Michigan Foreclosure Motivates House Proposal on Legal Rights of Military Personnel
At the end of his tour of duty in Iraq, National Guard Sgt. James Hurley returned to the United States to find his Michigan home sold and his wife and two toddlers evicted.
While Hurley was away, his wife was unable to keep up with mortgage payments. As a result, the Hurleys’ home went up for sale at a sheriff’s auction, which the bank bought and sold to another buyer.
Looking to resolve the issue, Hurley sought help under the Servicemembers Civil Relief Act. According to the SCRA, a servicemember on active duty has special status that prevents foreclosure or repossession until return to civilian life.
However, Judge Gordon J. Quist ruled on Sept. 30 that Hurley does not have the legal right to sue his bank. “The SCRA affords certain rights to servicemembers, but a private right of action is not among them,” he said, according to a recent article from militarytimes.com.

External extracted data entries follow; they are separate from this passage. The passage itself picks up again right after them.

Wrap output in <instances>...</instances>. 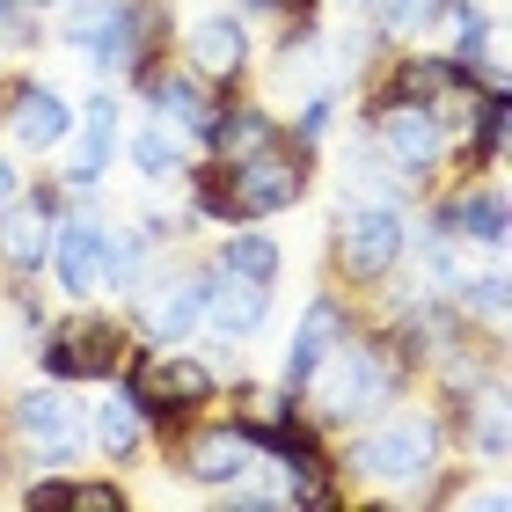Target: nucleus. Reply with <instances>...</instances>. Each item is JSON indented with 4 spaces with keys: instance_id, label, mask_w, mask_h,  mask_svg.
I'll list each match as a JSON object with an SVG mask.
<instances>
[{
    "instance_id": "10",
    "label": "nucleus",
    "mask_w": 512,
    "mask_h": 512,
    "mask_svg": "<svg viewBox=\"0 0 512 512\" xmlns=\"http://www.w3.org/2000/svg\"><path fill=\"white\" fill-rule=\"evenodd\" d=\"M22 439H30V454L44 461V469H66V461H81L88 447V425H81V410L66 403L59 388H37V395H22Z\"/></svg>"
},
{
    "instance_id": "27",
    "label": "nucleus",
    "mask_w": 512,
    "mask_h": 512,
    "mask_svg": "<svg viewBox=\"0 0 512 512\" xmlns=\"http://www.w3.org/2000/svg\"><path fill=\"white\" fill-rule=\"evenodd\" d=\"M66 498H74V483H66V476H37L30 491H22L30 512H66Z\"/></svg>"
},
{
    "instance_id": "4",
    "label": "nucleus",
    "mask_w": 512,
    "mask_h": 512,
    "mask_svg": "<svg viewBox=\"0 0 512 512\" xmlns=\"http://www.w3.org/2000/svg\"><path fill=\"white\" fill-rule=\"evenodd\" d=\"M410 366L388 352V344H366V337H344L330 359L308 374V403L322 410V425H352V417H381L395 403V388H403Z\"/></svg>"
},
{
    "instance_id": "20",
    "label": "nucleus",
    "mask_w": 512,
    "mask_h": 512,
    "mask_svg": "<svg viewBox=\"0 0 512 512\" xmlns=\"http://www.w3.org/2000/svg\"><path fill=\"white\" fill-rule=\"evenodd\" d=\"M271 139H286V132H278V118H271V110H256V103H220L213 125H205V147H213L220 161H242L256 147H271Z\"/></svg>"
},
{
    "instance_id": "1",
    "label": "nucleus",
    "mask_w": 512,
    "mask_h": 512,
    "mask_svg": "<svg viewBox=\"0 0 512 512\" xmlns=\"http://www.w3.org/2000/svg\"><path fill=\"white\" fill-rule=\"evenodd\" d=\"M300 191H308V147L286 154V139H271V147H256L242 161H220V169H198V213L220 227L271 220L286 205H300Z\"/></svg>"
},
{
    "instance_id": "9",
    "label": "nucleus",
    "mask_w": 512,
    "mask_h": 512,
    "mask_svg": "<svg viewBox=\"0 0 512 512\" xmlns=\"http://www.w3.org/2000/svg\"><path fill=\"white\" fill-rule=\"evenodd\" d=\"M139 88H147V103H154V125H169L183 139H205V125H213V88H205V74H191V66H147L139 74Z\"/></svg>"
},
{
    "instance_id": "13",
    "label": "nucleus",
    "mask_w": 512,
    "mask_h": 512,
    "mask_svg": "<svg viewBox=\"0 0 512 512\" xmlns=\"http://www.w3.org/2000/svg\"><path fill=\"white\" fill-rule=\"evenodd\" d=\"M271 315V286L264 278H235V271H213L205 278V322L220 330V344H242L264 330Z\"/></svg>"
},
{
    "instance_id": "24",
    "label": "nucleus",
    "mask_w": 512,
    "mask_h": 512,
    "mask_svg": "<svg viewBox=\"0 0 512 512\" xmlns=\"http://www.w3.org/2000/svg\"><path fill=\"white\" fill-rule=\"evenodd\" d=\"M505 88H483V103H476V161H483V169H491V161H498V147H505Z\"/></svg>"
},
{
    "instance_id": "11",
    "label": "nucleus",
    "mask_w": 512,
    "mask_h": 512,
    "mask_svg": "<svg viewBox=\"0 0 512 512\" xmlns=\"http://www.w3.org/2000/svg\"><path fill=\"white\" fill-rule=\"evenodd\" d=\"M52 227H59V191H30V198H8L0 205V264L8 271H44L52 256Z\"/></svg>"
},
{
    "instance_id": "18",
    "label": "nucleus",
    "mask_w": 512,
    "mask_h": 512,
    "mask_svg": "<svg viewBox=\"0 0 512 512\" xmlns=\"http://www.w3.org/2000/svg\"><path fill=\"white\" fill-rule=\"evenodd\" d=\"M439 242H483V249H498L505 242V191H498V183L461 191V198L439 205Z\"/></svg>"
},
{
    "instance_id": "5",
    "label": "nucleus",
    "mask_w": 512,
    "mask_h": 512,
    "mask_svg": "<svg viewBox=\"0 0 512 512\" xmlns=\"http://www.w3.org/2000/svg\"><path fill=\"white\" fill-rule=\"evenodd\" d=\"M337 256H344V271L359 278V286H381V278L410 256V220H403V205H388V198H352L337 213Z\"/></svg>"
},
{
    "instance_id": "29",
    "label": "nucleus",
    "mask_w": 512,
    "mask_h": 512,
    "mask_svg": "<svg viewBox=\"0 0 512 512\" xmlns=\"http://www.w3.org/2000/svg\"><path fill=\"white\" fill-rule=\"evenodd\" d=\"M220 505H227V512H278V505H286V491H235V483H227Z\"/></svg>"
},
{
    "instance_id": "14",
    "label": "nucleus",
    "mask_w": 512,
    "mask_h": 512,
    "mask_svg": "<svg viewBox=\"0 0 512 512\" xmlns=\"http://www.w3.org/2000/svg\"><path fill=\"white\" fill-rule=\"evenodd\" d=\"M8 103H15V110H8V132H15L30 154H52V147L74 139V103H66L52 81H22Z\"/></svg>"
},
{
    "instance_id": "31",
    "label": "nucleus",
    "mask_w": 512,
    "mask_h": 512,
    "mask_svg": "<svg viewBox=\"0 0 512 512\" xmlns=\"http://www.w3.org/2000/svg\"><path fill=\"white\" fill-rule=\"evenodd\" d=\"M8 198H22V169H15L8 154H0V205H8Z\"/></svg>"
},
{
    "instance_id": "21",
    "label": "nucleus",
    "mask_w": 512,
    "mask_h": 512,
    "mask_svg": "<svg viewBox=\"0 0 512 512\" xmlns=\"http://www.w3.org/2000/svg\"><path fill=\"white\" fill-rule=\"evenodd\" d=\"M88 432H96V447H103L110 461H139V447H147V417L132 410L125 388L110 395V403H96V425H88Z\"/></svg>"
},
{
    "instance_id": "16",
    "label": "nucleus",
    "mask_w": 512,
    "mask_h": 512,
    "mask_svg": "<svg viewBox=\"0 0 512 512\" xmlns=\"http://www.w3.org/2000/svg\"><path fill=\"white\" fill-rule=\"evenodd\" d=\"M74 132H81V147L66 161V191H96L110 154H118V96H96L88 110H74Z\"/></svg>"
},
{
    "instance_id": "6",
    "label": "nucleus",
    "mask_w": 512,
    "mask_h": 512,
    "mask_svg": "<svg viewBox=\"0 0 512 512\" xmlns=\"http://www.w3.org/2000/svg\"><path fill=\"white\" fill-rule=\"evenodd\" d=\"M374 147L403 183H432L439 161H447V125H439V103H374Z\"/></svg>"
},
{
    "instance_id": "3",
    "label": "nucleus",
    "mask_w": 512,
    "mask_h": 512,
    "mask_svg": "<svg viewBox=\"0 0 512 512\" xmlns=\"http://www.w3.org/2000/svg\"><path fill=\"white\" fill-rule=\"evenodd\" d=\"M352 476L388 498H425L439 476V425L425 410H381L352 439Z\"/></svg>"
},
{
    "instance_id": "12",
    "label": "nucleus",
    "mask_w": 512,
    "mask_h": 512,
    "mask_svg": "<svg viewBox=\"0 0 512 512\" xmlns=\"http://www.w3.org/2000/svg\"><path fill=\"white\" fill-rule=\"evenodd\" d=\"M44 264L59 271V293L66 300H88V293H103V220H59L52 227V256Z\"/></svg>"
},
{
    "instance_id": "15",
    "label": "nucleus",
    "mask_w": 512,
    "mask_h": 512,
    "mask_svg": "<svg viewBox=\"0 0 512 512\" xmlns=\"http://www.w3.org/2000/svg\"><path fill=\"white\" fill-rule=\"evenodd\" d=\"M344 337H352V315H344V300H330V293L308 300V315H300V330H293V344H286V395L308 388V374L337 352Z\"/></svg>"
},
{
    "instance_id": "17",
    "label": "nucleus",
    "mask_w": 512,
    "mask_h": 512,
    "mask_svg": "<svg viewBox=\"0 0 512 512\" xmlns=\"http://www.w3.org/2000/svg\"><path fill=\"white\" fill-rule=\"evenodd\" d=\"M242 66H249V22L242 15H205V22H191V74L235 81Z\"/></svg>"
},
{
    "instance_id": "19",
    "label": "nucleus",
    "mask_w": 512,
    "mask_h": 512,
    "mask_svg": "<svg viewBox=\"0 0 512 512\" xmlns=\"http://www.w3.org/2000/svg\"><path fill=\"white\" fill-rule=\"evenodd\" d=\"M183 469H191L205 491H227V483H242L256 461H249V439L235 425H213V432H198L191 447H183Z\"/></svg>"
},
{
    "instance_id": "34",
    "label": "nucleus",
    "mask_w": 512,
    "mask_h": 512,
    "mask_svg": "<svg viewBox=\"0 0 512 512\" xmlns=\"http://www.w3.org/2000/svg\"><path fill=\"white\" fill-rule=\"evenodd\" d=\"M352 8H374V0H352Z\"/></svg>"
},
{
    "instance_id": "2",
    "label": "nucleus",
    "mask_w": 512,
    "mask_h": 512,
    "mask_svg": "<svg viewBox=\"0 0 512 512\" xmlns=\"http://www.w3.org/2000/svg\"><path fill=\"white\" fill-rule=\"evenodd\" d=\"M161 30H169L161 0H66V22H59V37L96 74H132V81L161 59Z\"/></svg>"
},
{
    "instance_id": "7",
    "label": "nucleus",
    "mask_w": 512,
    "mask_h": 512,
    "mask_svg": "<svg viewBox=\"0 0 512 512\" xmlns=\"http://www.w3.org/2000/svg\"><path fill=\"white\" fill-rule=\"evenodd\" d=\"M37 366L52 381H110L125 366V330L118 322H96V315L52 322V330L37 337Z\"/></svg>"
},
{
    "instance_id": "32",
    "label": "nucleus",
    "mask_w": 512,
    "mask_h": 512,
    "mask_svg": "<svg viewBox=\"0 0 512 512\" xmlns=\"http://www.w3.org/2000/svg\"><path fill=\"white\" fill-rule=\"evenodd\" d=\"M242 8H249V15H278V0H242Z\"/></svg>"
},
{
    "instance_id": "25",
    "label": "nucleus",
    "mask_w": 512,
    "mask_h": 512,
    "mask_svg": "<svg viewBox=\"0 0 512 512\" xmlns=\"http://www.w3.org/2000/svg\"><path fill=\"white\" fill-rule=\"evenodd\" d=\"M439 8H447V0H381V30L388 37H417V30L439 22Z\"/></svg>"
},
{
    "instance_id": "23",
    "label": "nucleus",
    "mask_w": 512,
    "mask_h": 512,
    "mask_svg": "<svg viewBox=\"0 0 512 512\" xmlns=\"http://www.w3.org/2000/svg\"><path fill=\"white\" fill-rule=\"evenodd\" d=\"M132 161H139V176L147 183H169V176H191V154H183V139L169 125H147L132 139Z\"/></svg>"
},
{
    "instance_id": "8",
    "label": "nucleus",
    "mask_w": 512,
    "mask_h": 512,
    "mask_svg": "<svg viewBox=\"0 0 512 512\" xmlns=\"http://www.w3.org/2000/svg\"><path fill=\"white\" fill-rule=\"evenodd\" d=\"M205 278L213 271H169L139 286V337L154 344V352H169V344H191L198 322H205Z\"/></svg>"
},
{
    "instance_id": "30",
    "label": "nucleus",
    "mask_w": 512,
    "mask_h": 512,
    "mask_svg": "<svg viewBox=\"0 0 512 512\" xmlns=\"http://www.w3.org/2000/svg\"><path fill=\"white\" fill-rule=\"evenodd\" d=\"M0 37H8V44H30V37H37L30 15H22V0H0Z\"/></svg>"
},
{
    "instance_id": "28",
    "label": "nucleus",
    "mask_w": 512,
    "mask_h": 512,
    "mask_svg": "<svg viewBox=\"0 0 512 512\" xmlns=\"http://www.w3.org/2000/svg\"><path fill=\"white\" fill-rule=\"evenodd\" d=\"M330 110H337L330 96H308V103H300V125H293V139H300V147H315V139L330 132Z\"/></svg>"
},
{
    "instance_id": "22",
    "label": "nucleus",
    "mask_w": 512,
    "mask_h": 512,
    "mask_svg": "<svg viewBox=\"0 0 512 512\" xmlns=\"http://www.w3.org/2000/svg\"><path fill=\"white\" fill-rule=\"evenodd\" d=\"M213 271L264 278V286H271V278L286 271V256H278V242H271V235H227V242H220V256H213Z\"/></svg>"
},
{
    "instance_id": "26",
    "label": "nucleus",
    "mask_w": 512,
    "mask_h": 512,
    "mask_svg": "<svg viewBox=\"0 0 512 512\" xmlns=\"http://www.w3.org/2000/svg\"><path fill=\"white\" fill-rule=\"evenodd\" d=\"M66 512H125V491H118V483H74Z\"/></svg>"
},
{
    "instance_id": "33",
    "label": "nucleus",
    "mask_w": 512,
    "mask_h": 512,
    "mask_svg": "<svg viewBox=\"0 0 512 512\" xmlns=\"http://www.w3.org/2000/svg\"><path fill=\"white\" fill-rule=\"evenodd\" d=\"M37 8H66V0H37Z\"/></svg>"
}]
</instances>
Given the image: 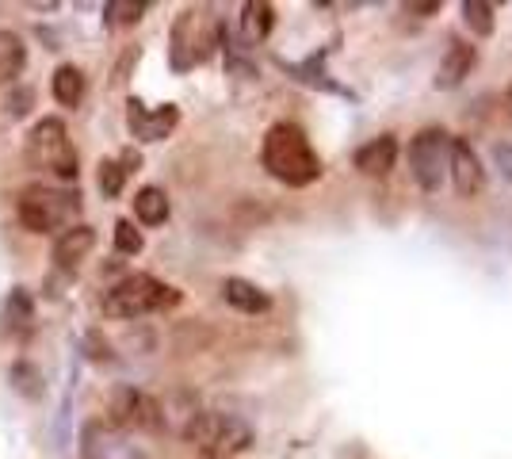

Hurley’s case and other like it have resulted in the Standing Committee on Legal Assistance for Military Personnel and the Standing Committee on Armed Forces Law bringing Recommendation 114 before the House of Delegates at the ABA Midyear Meeting in Boston. The recommendation would give standing to any servicemember or covered dependent in bringing a civil suit under SCRA.
Additionally, the recommendation authorizes the U.S. Attorney General to bring suit in any federal court when there is probable cause to believe a violation to SCRA has occurred, and it asks that the amendment to SCRA includes reasonable attorney’s fees in awards for damages.